Шрифт:
– Чёрт возьми, кто идёт!
Я оборачиваюсь.
Полански прячет пачку «Марка» в карман пальто, Фриман торопливо протягивает всем руки на прощание и пытается скрыться, но Стюарт, явно не разделяя его страха, лишь насмешливо бросает:
– Куда собрался? Сейчас всё самое интересное пропустишь.
В направлении к воротам идёт Джин Бэттерс – всё той же наглой походкой, всё так же наплевательски достаёт пачку «Мальборо» и закуривает прямо во дворе.
Уголки моих губ приподнимаются, и я неосознанно поправляю причёску.
Как в замедленном кадре и неудачном дубле, я приоткрываю рот. Начинается комедийно-романтическое кино. На языке крутится с тысячу вариаций приветствий, испытывающих всю мою оригинальность и опытность, а времени всё меньше и меньше.
Джин уже в пяти метрах от меня.
Я слышу грубый хохоток за спиной.
В двух.
– Бэттерс, не переводи товар зря, – с отвращением отпускает Стюарт. – Курить для начала научись.
Внутри меня все сжимается.
Я зависаю с открытым ртом и не могу и слова вымолвить.
Виктор закатывает глаза и понижает тон:
– Стюарт, постыдись на девушку гнать.
Меж тем, Бэттерс тут же реагирует на фразу и оборачивается.
Девчонка затягивается и безразлично пускает:
– Научишь?
Скинхэд ухмыляется.
Бешенством от него веет за километр.
Джин подходит к нам и выжидающе смотрит на Стюарта. Тот немедленно достаёт пачку «Винстона», выуживает одну сигарету и протягивает ей:
– Выкури её за три затяга.
Виктор громко испускает русский мат под улюлюканье Фримана.
У меня сбивает дыхание и вздрагивают руки.
– Стюарт! – взывает Полански. – Постыдись! Гнать! На девушку!
Оба игнорируют его слова. Бэттерс берёт сигарету и прикуривает, делая первый длительный затяг и не сводя глаз со Стюарта.
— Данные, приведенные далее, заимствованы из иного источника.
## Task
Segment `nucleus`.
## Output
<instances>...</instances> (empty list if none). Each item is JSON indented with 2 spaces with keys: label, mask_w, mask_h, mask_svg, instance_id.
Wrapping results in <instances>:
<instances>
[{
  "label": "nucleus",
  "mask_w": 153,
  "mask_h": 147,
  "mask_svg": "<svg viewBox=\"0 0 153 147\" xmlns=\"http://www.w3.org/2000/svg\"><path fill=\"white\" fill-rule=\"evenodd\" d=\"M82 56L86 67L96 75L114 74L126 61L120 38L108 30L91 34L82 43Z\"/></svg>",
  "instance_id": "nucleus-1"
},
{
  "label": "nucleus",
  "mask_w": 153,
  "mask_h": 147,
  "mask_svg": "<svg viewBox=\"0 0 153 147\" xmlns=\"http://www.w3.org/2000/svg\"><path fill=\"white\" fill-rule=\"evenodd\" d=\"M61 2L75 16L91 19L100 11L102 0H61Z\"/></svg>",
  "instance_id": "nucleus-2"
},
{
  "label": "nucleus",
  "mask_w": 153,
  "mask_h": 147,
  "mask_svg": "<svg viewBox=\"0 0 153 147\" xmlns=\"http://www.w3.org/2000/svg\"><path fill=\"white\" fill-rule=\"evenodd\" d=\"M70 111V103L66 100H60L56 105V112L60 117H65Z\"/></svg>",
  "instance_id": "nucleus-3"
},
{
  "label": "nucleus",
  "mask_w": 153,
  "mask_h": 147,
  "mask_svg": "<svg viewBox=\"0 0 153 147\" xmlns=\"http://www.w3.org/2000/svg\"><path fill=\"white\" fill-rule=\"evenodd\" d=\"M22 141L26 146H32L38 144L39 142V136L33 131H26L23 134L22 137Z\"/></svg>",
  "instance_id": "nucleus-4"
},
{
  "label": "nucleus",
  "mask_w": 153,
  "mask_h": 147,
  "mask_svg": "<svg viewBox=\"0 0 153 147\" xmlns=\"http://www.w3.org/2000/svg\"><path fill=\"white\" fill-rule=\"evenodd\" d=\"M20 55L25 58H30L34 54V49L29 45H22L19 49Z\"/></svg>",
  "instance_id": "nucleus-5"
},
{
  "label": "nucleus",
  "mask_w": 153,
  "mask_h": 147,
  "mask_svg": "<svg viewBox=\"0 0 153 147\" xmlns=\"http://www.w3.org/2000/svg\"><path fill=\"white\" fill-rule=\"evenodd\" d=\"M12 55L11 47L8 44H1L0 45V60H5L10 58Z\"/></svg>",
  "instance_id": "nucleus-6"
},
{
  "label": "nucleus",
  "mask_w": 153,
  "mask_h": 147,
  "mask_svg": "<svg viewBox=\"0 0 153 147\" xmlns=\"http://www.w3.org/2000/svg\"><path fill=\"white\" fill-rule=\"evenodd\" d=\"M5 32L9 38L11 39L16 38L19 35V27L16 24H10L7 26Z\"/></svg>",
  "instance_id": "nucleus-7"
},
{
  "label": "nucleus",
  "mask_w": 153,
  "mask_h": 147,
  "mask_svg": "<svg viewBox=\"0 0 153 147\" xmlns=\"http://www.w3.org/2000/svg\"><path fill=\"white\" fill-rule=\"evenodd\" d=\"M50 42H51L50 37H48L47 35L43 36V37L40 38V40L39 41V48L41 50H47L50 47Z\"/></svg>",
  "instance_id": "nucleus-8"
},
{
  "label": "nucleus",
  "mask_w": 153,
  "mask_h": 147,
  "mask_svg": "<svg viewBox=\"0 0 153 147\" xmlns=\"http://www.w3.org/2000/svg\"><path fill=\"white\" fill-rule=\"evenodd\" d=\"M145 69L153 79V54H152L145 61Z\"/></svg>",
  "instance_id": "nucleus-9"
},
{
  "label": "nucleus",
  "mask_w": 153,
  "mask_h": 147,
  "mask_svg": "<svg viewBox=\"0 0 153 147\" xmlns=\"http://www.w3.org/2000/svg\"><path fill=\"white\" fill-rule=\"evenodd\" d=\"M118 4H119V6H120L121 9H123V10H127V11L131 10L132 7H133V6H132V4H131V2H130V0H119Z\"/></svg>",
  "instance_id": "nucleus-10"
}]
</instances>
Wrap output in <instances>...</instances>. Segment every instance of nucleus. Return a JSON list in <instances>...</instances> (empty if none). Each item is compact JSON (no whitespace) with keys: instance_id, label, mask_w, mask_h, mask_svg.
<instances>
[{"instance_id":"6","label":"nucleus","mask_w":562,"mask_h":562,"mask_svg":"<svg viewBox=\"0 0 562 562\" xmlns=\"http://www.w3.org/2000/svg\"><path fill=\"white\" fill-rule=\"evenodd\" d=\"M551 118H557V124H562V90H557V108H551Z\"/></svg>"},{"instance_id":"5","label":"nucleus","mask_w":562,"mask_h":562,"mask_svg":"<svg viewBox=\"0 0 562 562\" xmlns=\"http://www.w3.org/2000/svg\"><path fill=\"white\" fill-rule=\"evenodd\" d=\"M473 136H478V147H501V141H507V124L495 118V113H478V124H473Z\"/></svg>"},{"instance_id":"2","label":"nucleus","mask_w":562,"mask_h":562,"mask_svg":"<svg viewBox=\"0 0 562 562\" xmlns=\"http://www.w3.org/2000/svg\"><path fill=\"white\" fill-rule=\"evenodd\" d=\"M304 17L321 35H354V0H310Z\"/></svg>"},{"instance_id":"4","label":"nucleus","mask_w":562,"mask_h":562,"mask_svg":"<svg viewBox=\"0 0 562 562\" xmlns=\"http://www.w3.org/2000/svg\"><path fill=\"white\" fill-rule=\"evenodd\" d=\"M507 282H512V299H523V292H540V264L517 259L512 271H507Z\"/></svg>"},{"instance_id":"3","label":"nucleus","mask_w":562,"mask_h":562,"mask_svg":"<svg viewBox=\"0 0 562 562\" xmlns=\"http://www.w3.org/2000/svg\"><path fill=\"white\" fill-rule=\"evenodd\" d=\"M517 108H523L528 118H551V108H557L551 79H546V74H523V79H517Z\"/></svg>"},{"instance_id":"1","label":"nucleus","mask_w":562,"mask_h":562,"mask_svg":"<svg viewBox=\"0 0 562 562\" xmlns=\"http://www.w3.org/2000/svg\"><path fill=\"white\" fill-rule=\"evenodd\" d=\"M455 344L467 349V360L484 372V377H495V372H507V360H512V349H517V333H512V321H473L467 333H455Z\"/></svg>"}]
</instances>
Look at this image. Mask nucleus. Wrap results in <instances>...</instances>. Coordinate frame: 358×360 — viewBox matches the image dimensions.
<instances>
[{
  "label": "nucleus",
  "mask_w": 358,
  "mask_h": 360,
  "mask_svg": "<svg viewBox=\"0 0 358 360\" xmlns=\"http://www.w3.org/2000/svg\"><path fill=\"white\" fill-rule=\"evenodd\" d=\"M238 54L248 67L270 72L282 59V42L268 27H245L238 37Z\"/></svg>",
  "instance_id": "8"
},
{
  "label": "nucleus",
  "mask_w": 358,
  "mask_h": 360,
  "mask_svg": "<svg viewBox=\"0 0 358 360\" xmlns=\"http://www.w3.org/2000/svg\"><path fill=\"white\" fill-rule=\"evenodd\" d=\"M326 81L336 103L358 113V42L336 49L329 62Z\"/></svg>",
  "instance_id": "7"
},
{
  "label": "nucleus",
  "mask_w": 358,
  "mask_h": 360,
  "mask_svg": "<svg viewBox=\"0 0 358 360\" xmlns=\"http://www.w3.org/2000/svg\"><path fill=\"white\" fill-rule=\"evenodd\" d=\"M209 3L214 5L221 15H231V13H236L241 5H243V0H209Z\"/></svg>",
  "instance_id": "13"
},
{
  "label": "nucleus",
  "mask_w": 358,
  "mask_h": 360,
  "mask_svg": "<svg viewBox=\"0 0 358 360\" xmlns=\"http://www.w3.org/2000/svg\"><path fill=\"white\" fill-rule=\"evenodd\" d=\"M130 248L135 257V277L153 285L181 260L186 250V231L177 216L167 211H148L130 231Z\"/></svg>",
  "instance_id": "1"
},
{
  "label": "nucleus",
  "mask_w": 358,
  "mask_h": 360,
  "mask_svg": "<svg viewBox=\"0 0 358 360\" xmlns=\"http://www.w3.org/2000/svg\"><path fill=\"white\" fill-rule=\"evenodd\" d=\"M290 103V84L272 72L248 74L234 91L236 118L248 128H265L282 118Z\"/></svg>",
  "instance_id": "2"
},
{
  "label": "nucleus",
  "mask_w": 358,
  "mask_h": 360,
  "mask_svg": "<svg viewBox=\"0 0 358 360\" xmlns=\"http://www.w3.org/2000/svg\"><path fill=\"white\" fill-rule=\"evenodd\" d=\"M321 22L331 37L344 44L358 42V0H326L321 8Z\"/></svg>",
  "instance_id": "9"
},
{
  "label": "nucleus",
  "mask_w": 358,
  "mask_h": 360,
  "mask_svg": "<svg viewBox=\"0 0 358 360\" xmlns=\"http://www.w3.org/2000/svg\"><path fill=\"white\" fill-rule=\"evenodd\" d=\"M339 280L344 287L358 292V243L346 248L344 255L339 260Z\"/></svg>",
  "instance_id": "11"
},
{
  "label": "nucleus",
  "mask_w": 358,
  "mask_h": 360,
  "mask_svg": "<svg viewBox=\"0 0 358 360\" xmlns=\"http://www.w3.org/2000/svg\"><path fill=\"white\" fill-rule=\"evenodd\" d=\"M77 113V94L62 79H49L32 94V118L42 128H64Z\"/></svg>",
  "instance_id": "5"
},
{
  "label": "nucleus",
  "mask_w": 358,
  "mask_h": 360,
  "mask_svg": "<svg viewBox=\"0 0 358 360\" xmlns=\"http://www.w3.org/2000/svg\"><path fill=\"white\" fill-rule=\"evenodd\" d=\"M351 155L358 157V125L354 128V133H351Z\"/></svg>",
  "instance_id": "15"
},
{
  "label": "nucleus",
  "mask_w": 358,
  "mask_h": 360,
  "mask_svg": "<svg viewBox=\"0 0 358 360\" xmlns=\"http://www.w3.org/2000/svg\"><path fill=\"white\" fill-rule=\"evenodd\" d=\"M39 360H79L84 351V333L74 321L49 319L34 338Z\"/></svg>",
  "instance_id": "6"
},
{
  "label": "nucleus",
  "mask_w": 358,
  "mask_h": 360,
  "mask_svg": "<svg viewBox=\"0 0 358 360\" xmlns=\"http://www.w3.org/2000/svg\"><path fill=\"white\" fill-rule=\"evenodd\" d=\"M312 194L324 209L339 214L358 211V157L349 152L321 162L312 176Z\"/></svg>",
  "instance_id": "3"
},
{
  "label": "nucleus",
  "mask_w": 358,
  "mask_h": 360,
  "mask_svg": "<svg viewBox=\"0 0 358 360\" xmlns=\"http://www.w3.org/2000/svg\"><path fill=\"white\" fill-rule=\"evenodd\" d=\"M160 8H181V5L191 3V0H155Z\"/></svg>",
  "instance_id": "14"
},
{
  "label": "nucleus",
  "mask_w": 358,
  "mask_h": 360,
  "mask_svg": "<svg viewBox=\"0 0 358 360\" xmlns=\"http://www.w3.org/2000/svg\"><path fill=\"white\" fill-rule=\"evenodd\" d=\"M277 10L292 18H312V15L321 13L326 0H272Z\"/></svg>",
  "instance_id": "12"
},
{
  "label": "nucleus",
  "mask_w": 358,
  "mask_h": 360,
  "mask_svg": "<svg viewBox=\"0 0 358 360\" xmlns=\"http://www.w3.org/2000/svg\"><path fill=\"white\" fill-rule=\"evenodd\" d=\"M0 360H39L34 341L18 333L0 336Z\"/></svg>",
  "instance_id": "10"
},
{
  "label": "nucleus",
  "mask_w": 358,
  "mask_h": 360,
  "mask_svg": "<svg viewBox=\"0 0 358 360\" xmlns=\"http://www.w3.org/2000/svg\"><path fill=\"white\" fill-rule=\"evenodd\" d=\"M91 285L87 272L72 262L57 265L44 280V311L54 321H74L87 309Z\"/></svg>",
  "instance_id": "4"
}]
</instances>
Ухмылка скинхэда дрожит от недовольства, а во взгляде искрится издевательская жажда победы.
– Жвачку дать? – не унимается он. – Или скажешь, что друзья накурили?
Стюарт начинает хохотать и сплёвывает:
– А, да, у тебя же нет друзей.
Теперь Виктор в ещё большем бешенстве.
Джин наклоняет голову вбок и, стряхнув пепел, делает второй затяг.
Я чувствую жжение в груди. Дышать тяжело. Я ловлю абсолютно безразличный взгляд Бэттерс, только и думая о том, для чего ей всё это?
Виктор мотает головой и цедит сквозь зубы:
– Именно поэтому у тебя нет девушки.
Стюарт продолжает сверлить взглядом отличницу и, громко гоготнув, замечает:
– В разборках у меня не бывает скидки на пол.
Девчонка вскидывает брови и затягивается в третий раз. Стюарт молча наблюдает за её телодвижениями, видимо, ожидая подвоха. Виктор тоже смолк.
Мы все безгласно взглядом провожаем окурок «Винстона», падающий в урну, а Джин выпускает дым в сторону Стюарта.
С долей заигрывания в голосе девчонка спрашивает:
– Доволен?
Скинхэд задумчиво качает головой.
Джин разворачивается и уходит, вновь пропадая в толпе.
Стюарт докуривает остатки своего «Винстона» и провожает девчонку взглядом. Он отводит глаза, бросает сигарету и, сдавленно усмехнувшись, произносит:
– Поди блюет за поворотом.
Виктор закуривает снова.
«Скинхэд» продолжает тараторить что-то дальше о слабом здоровье, присущем каждой девушке в этом мире, и говорит о том, что Джин Бэттерс физически бы не перенесла такого унижения. Её наверняка сейчас тошнит. Его речам внимает Фриман, влюблённо, словно в Иисусий рот, уставившись на лысину своего дружка.
Но Андрэ Стюарт не прав в двух вещах.
Унизили ведь его.
А тошнит теперь меня.
Позади наших спин слышатся чудные голоса высоких красивых девиц из Нильского проспекта – нашей святой тусовки. Их тоненькие, гладкие ручки уже тянутся к нашим шеям, скручивают наши тела в своих жадных сладостных объятиях, а их голоса шепчут наши имена. Но посреди их арий слышится вопль – меня кличит Стюарт:
– Господи, Прэзар! – кричит он. – Ты что, за Бэттерс побежал?